Way Kambas Hari ke-1 & 2



Magrib menjelang di Cimahi saat saya dan Kang Agus mempersiapkan patung-patung badak yang akan kami bawa ke Way Kambas. Kang Agus memoles patung-patung badaknya─contoh badaknya lengkap: badak hitam afrika, badak putih afrika, badak india, badak jawa dan badak sumatera─dengan campuran cat hitam dan perunggu sebelum membungkusnya dengan hati-hati dengan kertas koran dan kemudian memasukkannya dalam kotak. “Hati-hati, ini binatang langka,” kelakar saya. Dengan bungkusan dan tas di punggung, kami setengah berlari loncat ke atas angkot. Hp segera berdering. Di ujung sana suara Kang Saleh terdengar tak sabar, menunggu kedatangan kami di pool bus malam. Benar saja ketika satu jam kemudian kami melompat turun dari bus kota, kami harus setengah berlari ke arah pool. Kamilah penumpang terakhir yang ditunggu. Syukurlah akhirnya sampai juga di atas bus. Sisa malam itupun dihabiskan dalam mimpi.
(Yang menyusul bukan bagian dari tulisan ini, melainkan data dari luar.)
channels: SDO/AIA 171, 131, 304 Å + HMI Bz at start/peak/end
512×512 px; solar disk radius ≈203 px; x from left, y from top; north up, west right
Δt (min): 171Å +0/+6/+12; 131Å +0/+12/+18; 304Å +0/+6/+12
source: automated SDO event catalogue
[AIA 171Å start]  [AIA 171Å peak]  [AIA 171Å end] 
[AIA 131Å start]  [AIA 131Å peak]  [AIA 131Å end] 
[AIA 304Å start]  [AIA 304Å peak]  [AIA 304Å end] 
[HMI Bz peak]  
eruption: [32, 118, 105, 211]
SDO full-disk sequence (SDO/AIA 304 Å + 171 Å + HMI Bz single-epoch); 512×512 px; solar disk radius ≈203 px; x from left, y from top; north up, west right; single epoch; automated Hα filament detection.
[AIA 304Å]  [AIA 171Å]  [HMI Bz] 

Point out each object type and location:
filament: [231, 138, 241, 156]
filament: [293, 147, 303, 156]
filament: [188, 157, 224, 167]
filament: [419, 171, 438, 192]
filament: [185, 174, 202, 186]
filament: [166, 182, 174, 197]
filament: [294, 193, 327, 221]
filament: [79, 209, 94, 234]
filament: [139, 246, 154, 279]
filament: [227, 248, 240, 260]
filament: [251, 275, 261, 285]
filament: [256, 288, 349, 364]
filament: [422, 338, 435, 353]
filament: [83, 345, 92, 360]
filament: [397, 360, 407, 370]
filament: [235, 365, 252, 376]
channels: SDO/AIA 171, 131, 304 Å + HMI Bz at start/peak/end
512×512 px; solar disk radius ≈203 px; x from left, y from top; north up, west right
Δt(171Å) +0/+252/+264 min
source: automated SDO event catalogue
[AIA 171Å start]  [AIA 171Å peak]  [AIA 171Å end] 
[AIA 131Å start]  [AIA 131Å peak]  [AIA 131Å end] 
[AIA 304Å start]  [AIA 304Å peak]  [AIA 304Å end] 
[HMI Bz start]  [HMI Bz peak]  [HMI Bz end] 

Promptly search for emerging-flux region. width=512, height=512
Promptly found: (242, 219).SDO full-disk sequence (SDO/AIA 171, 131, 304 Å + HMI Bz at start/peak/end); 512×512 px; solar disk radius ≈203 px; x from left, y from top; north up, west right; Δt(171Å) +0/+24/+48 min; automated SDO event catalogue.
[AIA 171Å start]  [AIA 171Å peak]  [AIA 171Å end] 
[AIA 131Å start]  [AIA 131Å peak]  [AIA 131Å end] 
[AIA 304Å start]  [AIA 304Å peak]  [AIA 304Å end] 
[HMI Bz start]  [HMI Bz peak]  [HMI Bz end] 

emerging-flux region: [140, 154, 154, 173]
Saat membuka mata keesokkan paginya, bus sudah lama turun dari kapal penyeberangan Merak Bakahueni. Di Metro, Ade dan Gatot mengantar kami ke base camp WCS. Ketika sore menggantung, kami memutuskan masuk ke dalam Taman Nasional Way Kambas. Saya dan beberapa teman memilih duduk di atap kendaraan, seperti biasa. Pemandangan menjadi luas tak terhalang saat mobil kami melaju meninggalkan desa terakhir dan memasuki Plang Ijo, Gerbang Taman Nasional Way Kambas. Gajah-gajah bertebaran di mana-mana di sepanjang perjalanan. Diam membeku dengan berbagai pose. Maklum, namanya juga patung. Gajah memang jadi ikon Lampung.

Kini jalan tak lagi mulus. Jalanan bergelombang dan membuat tubuh kami─terutama yang di atap mobil─tergumvang-guncang. Kami harus waspada dengan daun-daunan dan ranting yang tiba-tiba muncul di depan kami. Salah-salah bisa terhantam olehnya. Tapi mata kami mencoba mencari-cari satwa diantara pepohonan lebat di sepanjang jalan. Sesekali, binatang muncul dari balik semak. Burung raja udang dan pergam bergantian nongol. “Kadang-kadang ada juga kuau yang muncu,”sela Kang Saleh. Tapi bukan kuau yang muncul di depan kami, melainkan burung yang juga tak kalah cantiknya dan langka, sempidan punggung merah.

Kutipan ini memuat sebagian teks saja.